Tool-Wielding Chimps Reflect Early Human Behavior

Pan the Tool-Maker creatively adapts to harsh environments

Chimpanzees use tools in many environments (here shown with hammer and anvil).

Image: Clive Bromhall/Oxford Scientific Films

A new report from the Proceedings of the National Academy of Sciences reveal multiple tool technologies employed by chimpanzees in their harsh savanna environment, findings that may help researchers understand how our hominin ancestors coped with a changing climate.

As Science Daily reports:

A team of researchers including University of Wisconsin-Madison anthropologist Travis R. Pickering reports evidence of tool use among rare savanna chimps to harvest edible tubers, roots and bulbs.

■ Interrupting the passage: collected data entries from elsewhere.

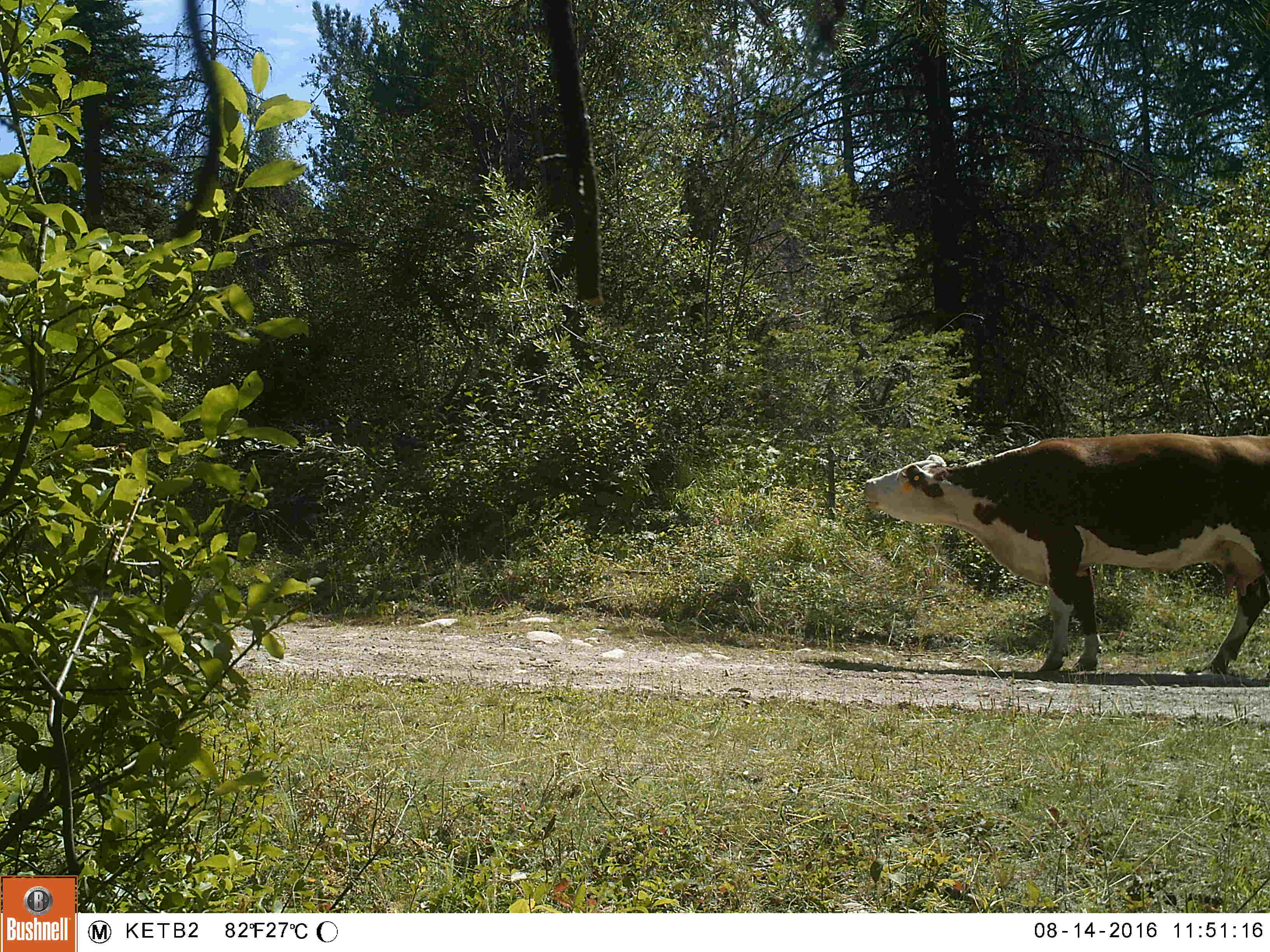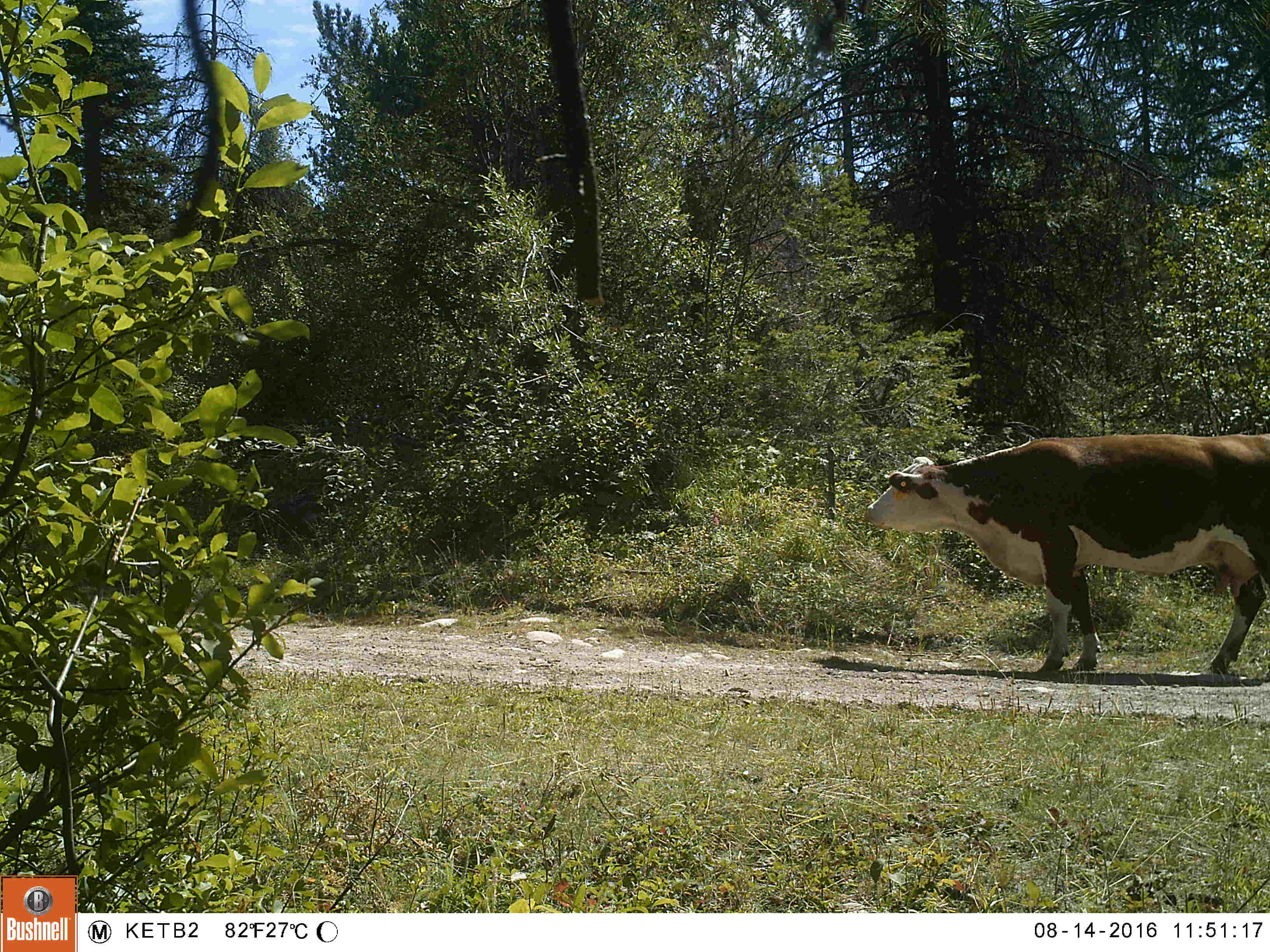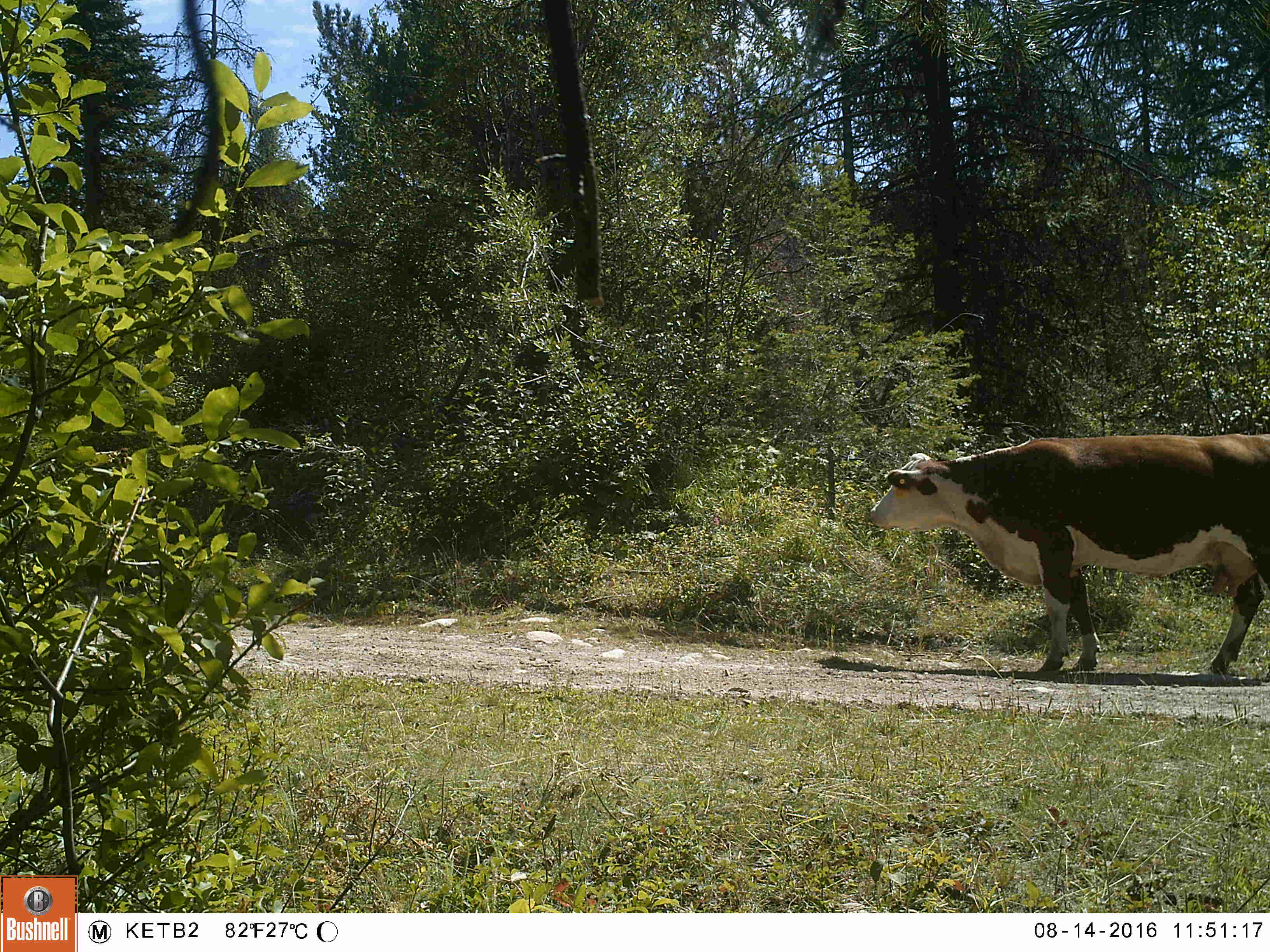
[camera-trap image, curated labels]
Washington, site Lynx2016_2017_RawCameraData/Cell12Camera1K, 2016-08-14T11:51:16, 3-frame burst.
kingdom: Animalia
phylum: Chordata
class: Mammalia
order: Artiodactyla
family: Bovidae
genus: Bos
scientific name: Bos taurus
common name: domestic cattle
Domestic cattle (Bos taurus). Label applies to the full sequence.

The finding is important because it chips away at behaviors once seen as uniquely human. It supports the notion that chimpanzees, our closest living evolutionary relatives, can serve as models for understanding some aspects of the lifestyles and behaviors of the earliest members of the human family.

The new study demonstrates that "the understanding and capability to exploit these resources were very likely within the grasp of the first chimp-like hominids," argues Pickering. "It was widely believed that it is a uniquely human adaptation to use tools to dig these things up."